EXERCISE DIRECTIONS: Copy out the entries below exactly as they are given.

(Entries from a dataset)

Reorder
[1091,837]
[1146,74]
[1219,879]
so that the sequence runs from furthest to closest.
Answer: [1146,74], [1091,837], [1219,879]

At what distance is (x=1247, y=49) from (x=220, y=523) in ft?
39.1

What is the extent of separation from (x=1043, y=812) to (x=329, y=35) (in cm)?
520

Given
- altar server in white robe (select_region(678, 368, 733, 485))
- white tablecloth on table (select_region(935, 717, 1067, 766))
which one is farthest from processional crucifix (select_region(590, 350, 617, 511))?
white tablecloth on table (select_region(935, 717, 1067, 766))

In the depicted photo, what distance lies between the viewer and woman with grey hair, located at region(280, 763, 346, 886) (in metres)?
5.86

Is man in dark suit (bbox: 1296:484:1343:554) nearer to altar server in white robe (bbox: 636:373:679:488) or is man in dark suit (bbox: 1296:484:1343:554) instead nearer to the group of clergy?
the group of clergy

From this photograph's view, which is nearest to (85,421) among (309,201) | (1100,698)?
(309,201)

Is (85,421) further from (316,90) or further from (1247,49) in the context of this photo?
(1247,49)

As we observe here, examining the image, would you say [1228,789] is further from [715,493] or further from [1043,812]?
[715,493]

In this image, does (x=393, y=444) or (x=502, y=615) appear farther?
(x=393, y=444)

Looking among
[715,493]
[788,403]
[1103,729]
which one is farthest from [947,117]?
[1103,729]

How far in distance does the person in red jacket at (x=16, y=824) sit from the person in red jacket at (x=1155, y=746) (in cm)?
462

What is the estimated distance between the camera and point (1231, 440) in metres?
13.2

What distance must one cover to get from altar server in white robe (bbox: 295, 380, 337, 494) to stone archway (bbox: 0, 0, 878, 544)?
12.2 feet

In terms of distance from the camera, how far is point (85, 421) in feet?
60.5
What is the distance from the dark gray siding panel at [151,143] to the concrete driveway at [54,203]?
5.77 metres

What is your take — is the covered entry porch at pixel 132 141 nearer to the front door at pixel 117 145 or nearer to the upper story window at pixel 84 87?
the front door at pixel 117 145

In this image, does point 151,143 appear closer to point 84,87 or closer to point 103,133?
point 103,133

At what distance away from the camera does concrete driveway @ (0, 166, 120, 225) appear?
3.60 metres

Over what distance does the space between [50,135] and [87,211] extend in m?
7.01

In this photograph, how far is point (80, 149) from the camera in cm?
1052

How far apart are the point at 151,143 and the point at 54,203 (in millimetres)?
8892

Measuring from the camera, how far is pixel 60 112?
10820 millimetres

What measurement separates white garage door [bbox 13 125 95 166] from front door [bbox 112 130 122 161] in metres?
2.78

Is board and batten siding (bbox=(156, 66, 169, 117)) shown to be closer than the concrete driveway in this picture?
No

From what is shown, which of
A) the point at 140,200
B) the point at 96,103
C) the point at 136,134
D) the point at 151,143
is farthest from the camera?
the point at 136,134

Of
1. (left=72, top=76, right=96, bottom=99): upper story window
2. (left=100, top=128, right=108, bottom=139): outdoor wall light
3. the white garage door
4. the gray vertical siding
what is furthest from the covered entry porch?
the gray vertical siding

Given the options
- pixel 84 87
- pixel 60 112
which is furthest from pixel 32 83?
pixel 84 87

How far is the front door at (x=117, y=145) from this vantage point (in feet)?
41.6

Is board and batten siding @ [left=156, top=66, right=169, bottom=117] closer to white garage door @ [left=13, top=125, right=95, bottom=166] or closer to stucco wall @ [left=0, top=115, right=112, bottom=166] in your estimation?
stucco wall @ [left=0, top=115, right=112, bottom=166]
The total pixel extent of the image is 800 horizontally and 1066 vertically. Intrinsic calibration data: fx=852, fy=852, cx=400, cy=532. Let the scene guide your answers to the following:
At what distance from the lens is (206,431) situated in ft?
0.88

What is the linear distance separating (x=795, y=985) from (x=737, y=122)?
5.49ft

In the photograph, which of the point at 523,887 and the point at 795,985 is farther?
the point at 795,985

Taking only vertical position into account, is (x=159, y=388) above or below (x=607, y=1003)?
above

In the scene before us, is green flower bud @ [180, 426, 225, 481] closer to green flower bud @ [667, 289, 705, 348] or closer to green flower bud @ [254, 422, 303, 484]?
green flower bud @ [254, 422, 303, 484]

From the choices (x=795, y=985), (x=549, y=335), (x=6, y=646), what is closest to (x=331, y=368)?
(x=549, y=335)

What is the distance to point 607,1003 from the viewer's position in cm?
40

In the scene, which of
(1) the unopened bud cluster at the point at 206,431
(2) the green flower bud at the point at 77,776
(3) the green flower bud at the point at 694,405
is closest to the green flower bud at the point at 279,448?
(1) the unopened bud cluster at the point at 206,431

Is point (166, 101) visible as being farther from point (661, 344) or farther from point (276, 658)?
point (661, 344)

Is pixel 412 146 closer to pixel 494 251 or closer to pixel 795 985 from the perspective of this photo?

RESULT OF THIS EXERCISE:
Reorder
[1091,837]
[1146,74]
[1219,879]
so that the sequence runs from furthest to closest.
Answer: [1146,74], [1091,837], [1219,879]

At what distance is (x=1247, y=49) from (x=220, y=523) in ft?
39.1

What is the extent of separation from (x=1043, y=812) to (x=329, y=35) (in cm)?
520

Given
- altar server in white robe (select_region(678, 368, 733, 485))
- white tablecloth on table (select_region(935, 717, 1067, 766))
which one is farthest from processional crucifix (select_region(590, 350, 617, 511))?
white tablecloth on table (select_region(935, 717, 1067, 766))

In the depicted photo, what distance lies between the viewer and woman with grey hair, located at region(280, 763, 346, 886) (in metres)?
5.86

Is man in dark suit (bbox: 1296:484:1343:554) nearer to altar server in white robe (bbox: 636:373:679:488) or is man in dark suit (bbox: 1296:484:1343:554) instead nearer to the group of clergy?
the group of clergy

From this photograph's view, which is nearest to (85,421) among (309,201) | (1100,698)?
(309,201)

Is (85,421) further from (316,90) or further from (1247,49) in the context of this photo?
(1247,49)

As we observe here, examining the image, would you say [1228,789] is further from [715,493] or further from [1043,812]?
[715,493]

In this image, does (x=393, y=444) or (x=502, y=615) appear farther?
(x=393, y=444)

Looking among
[715,493]
[788,403]
[1103,729]
which one is farthest from [947,117]?
[1103,729]

How far in distance does the person in red jacket at (x=16, y=824) sit from the person in red jacket at (x=1155, y=746) (in cm)?
462

What is the estimated distance between the camera and point (1231, 440) in metres?
13.2

What distance must one cover to get from altar server in white robe (bbox: 295, 380, 337, 494) to stone archway (bbox: 0, 0, 878, 544)?
12.2 feet

In terms of distance from the camera, how far is point (85, 421) in feet?
60.5
What is the distance from the dark gray siding panel at [151,143] to the concrete driveway at [54,203]?
5.77 metres

What is your take — is the covered entry porch at pixel 132 141 nearer to the front door at pixel 117 145 or nearer to the upper story window at pixel 84 87?
the front door at pixel 117 145

In this image, does point 151,143 appear closer to point 84,87 or closer to point 103,133?
point 103,133

At what distance away from the camera does concrete driveway @ (0, 166, 120, 225) appear?
3.60 metres

Over what distance does the space between [50,135] and [87,211] extend in m?
7.01

In this photograph, how far is point (80, 149) from the camera in cm?
1052

How far apart are the point at 151,143 and the point at 54,203 (in millimetres)?
8892

Measuring from the camera, how far is pixel 60 112?
10820 millimetres

What measurement separates white garage door [bbox 13 125 95 166] from front door [bbox 112 130 122 161] in metres?
2.78

Is board and batten siding (bbox=(156, 66, 169, 117)) shown to be closer than the concrete driveway in this picture?
No

From what is shown, which of
A) the point at 140,200
B) the point at 96,103
C) the point at 136,134
D) the point at 151,143
is farthest from the camera?
the point at 136,134

Of
1. (left=72, top=76, right=96, bottom=99): upper story window
2. (left=100, top=128, right=108, bottom=139): outdoor wall light
3. the white garage door
4. the gray vertical siding
what is furthest from the covered entry porch?
the gray vertical siding

Given the options
- pixel 84 87
- pixel 60 112
which is furthest from pixel 32 83?
pixel 84 87

How far is the front door at (x=117, y=145) from this vantage point (in feet)?
41.6

Is board and batten siding @ [left=156, top=66, right=169, bottom=117] closer to white garage door @ [left=13, top=125, right=95, bottom=166] or closer to stucco wall @ [left=0, top=115, right=112, bottom=166] in your estimation?
stucco wall @ [left=0, top=115, right=112, bottom=166]
The total pixel extent of the image is 800 horizontally and 1066 vertically. Intrinsic calibration data: fx=852, fy=852, cx=400, cy=532. Let the scene guide your answers to the following:
At what distance from the lens is (206,431) situated in ft?
0.88

What is the linear distance separating (x=795, y=985) from (x=737, y=122)?
5.49ft

In the photograph, which of the point at 523,887 and the point at 795,985 is farther?
the point at 795,985

Taking only vertical position into account, is (x=159, y=388) above or below (x=607, y=1003)?
above

In the scene before us, is green flower bud @ [180, 426, 225, 481] closer to green flower bud @ [667, 289, 705, 348] or closer to green flower bud @ [254, 422, 303, 484]?
green flower bud @ [254, 422, 303, 484]

From the choices (x=795, y=985), (x=549, y=335), (x=6, y=646), what is closest to (x=331, y=368)?
(x=549, y=335)

What is the distance to point 607,1003 from the viewer's position in cm?
40

In the scene, which of
(1) the unopened bud cluster at the point at 206,431
(2) the green flower bud at the point at 77,776
(3) the green flower bud at the point at 694,405
is closest to the green flower bud at the point at 279,448?
(1) the unopened bud cluster at the point at 206,431

Is point (166, 101) visible as being farther from point (661, 344) or farther from point (276, 658)?
point (661, 344)

Is pixel 412 146 closer to pixel 494 251 or closer to pixel 795 985 from the perspective of this photo?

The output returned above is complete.